Indigenous Ecuadoran woman humbles US oil giant
RUMIPAMBA, Ecuador — She has no legal training, and doesn't speak the Spanish that dominates government in Quito but indigenous villager Maria Aguinda helped bring a landmark judgment against US oil giant Chevron for polluting the rain forest she calls home.
The diminutive grandmother whose modest home sits near marshes clogged for decades in sticky oil has been at the heart of the David-and-Goliath case, and spoke out after Chevron was slapped last week with a $9.5-billion fine, among the heaviest ever handed down for environmental damage.
"Before I die they have to pay me for the dead animals, and for what they did to the river, and the water and the earth," the 61-year-old Aguinda told AFP at her home in Rumipamba, a town in remote Orellana province where pollution caused by 30 years of oil drilling and petroleum accidents had become a sad fact of life.
Texaco operated in the area between 1964 and 1990, and was bought in 2001 by Chevron, which inherited Texaco's legal nightmare.
"The demand (for compensation) is going on track," said the ethnic Quechua woman, pointing to a nearby spot marked by spillage from an oil well run by Texaco in the 1970s.
"Mary Aguinda et al" are the opening words of the suit launched in 1993 on behalf of 30,000 residents of Orellana and Sucumbios provinces, in which they charge Texaco dumped billions of gallons of toxic crude during its operations, fouling rivers, lakes and soil and causing cancer deaths in indigenous communities.
Aguinda said she believes her husband and two of his 10 children died from effects of the pollution, which rights group Amazon Watch says has affected an area the size of the US state of Rhode Island.
Several of her family members "have skin problems, like fungus," Aguinda said as she lifted her granddaughter's foot off the dirt floor to show an outbreak on her leg.
Chevron blames state-run Petroecuador, with which Texaco formed a consortium from 1972 until the US firm departed in 1992, of not doing its part in the clean-up agreed with the state.
"When Texaco came we never thought they would leave behind such damage, never.
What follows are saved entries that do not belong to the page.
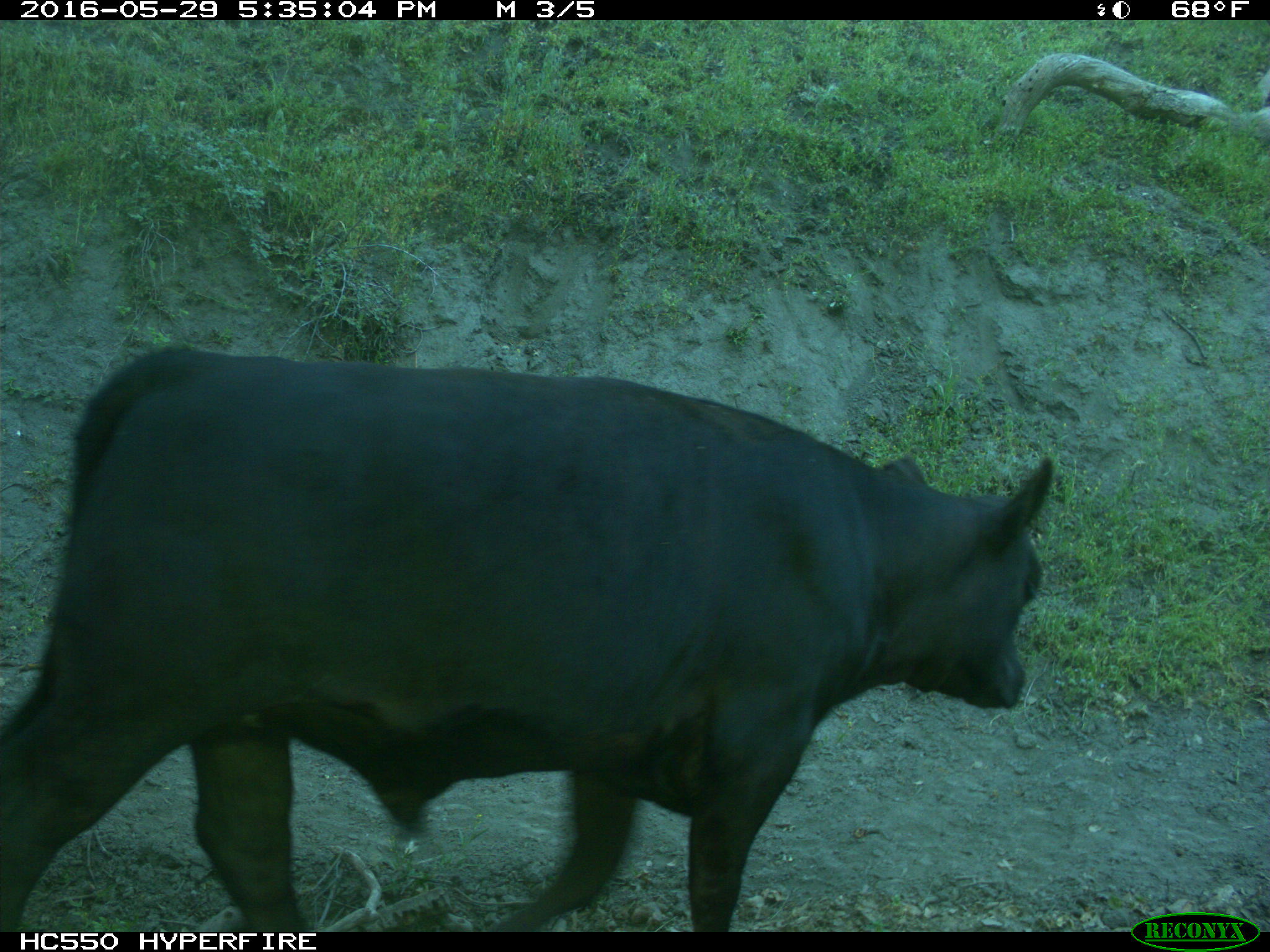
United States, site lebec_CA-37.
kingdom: Animalia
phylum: Chordata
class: Mammalia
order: Artiodactyla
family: Bovidae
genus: Bos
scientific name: Bos taurus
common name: domestic cow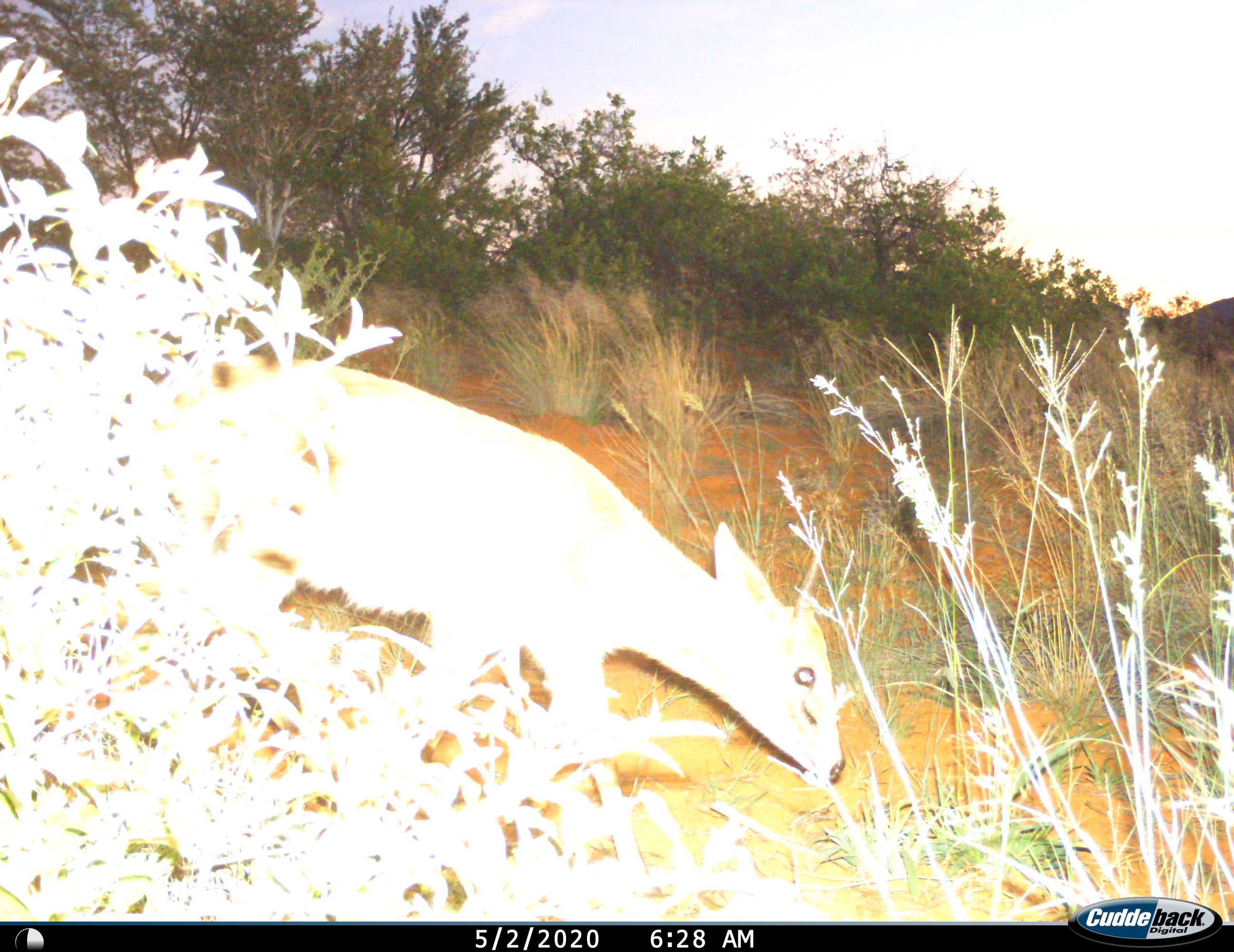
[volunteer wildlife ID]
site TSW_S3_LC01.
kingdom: Animalia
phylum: Chordata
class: Mammalia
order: Artiodactyla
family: Bovidae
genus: Sylvicapra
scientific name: Sylvicapra grimmia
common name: common duiker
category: duikercommongrey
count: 1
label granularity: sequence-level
Then it began to drill a well and set up burn pits," she said, helped in translation by her son William Grefa.
"It changed our life: hunting, fishing, and other food, it's all finished."
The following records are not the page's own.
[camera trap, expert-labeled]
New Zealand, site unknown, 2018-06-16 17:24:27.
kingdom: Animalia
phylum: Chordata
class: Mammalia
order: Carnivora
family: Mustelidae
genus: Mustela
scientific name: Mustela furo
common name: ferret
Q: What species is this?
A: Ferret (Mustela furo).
She skeptically eyes the ongoing cleanup of a marsh just meters from her house, where workers dressed in oil-stained yellow overalls dredge thick black ooze into suction pipes.
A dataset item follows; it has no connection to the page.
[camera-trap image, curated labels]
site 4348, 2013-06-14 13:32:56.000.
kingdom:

Aguinda said the spill is leftover from a Texaco storage pool which overflowed into the marshes during 1987-1990 operations of the Auca South 1 well about 200 meters (656 feet) from Rumipamba.
Texaco performed operational repairs in the area in the 1990s, and oil extraction continues in the region, according to Grefa.
Six months ago, a dozen workers from Petroecuador, which has managed the concession since 1990, began cleaning up the marshes, reviving bitter memories within the community of the slow-motion disaster.
The company "made arrangements, but they covered everything with sticks and earth and nothing more," said Grefa, a member of the Assembly of People Affected by Texaco, which represents the 30,000 indigenous people in the suit.
The operation has done little to improve conditions, Aguinda said.
"With the cleanup that Texaco left, the air is just unbearable. I can't live above the oil," groaned Aguinda, who grew visibly irritated talking about the disaster.
"If someone comes here from Texaco" he'll get "pepper in his eyes," she winced.
A strong petroleum smell permeates Rumipamba, home to nine families, some of whom complain of headaches. Several areas of Sucumbios are also contaminated, according to the plaintiffs, who argue that merely sinking a shovel into the ground yields a thick layer of crude.
Chevron, which has called the judgment "illegitimate and unenforceable," has asked a judge in Ecuador for clarification of the ruling as it seeks to appeal.
The court last week announced a penalty against Chevron of $8.6 billion with an additional 10 percent for environment management costs.
The plaintiffs, too, plan to appeal, saying the ruling fails to adequately compensate for certain damages and illness. They were seeking more than $27 billion in their suit.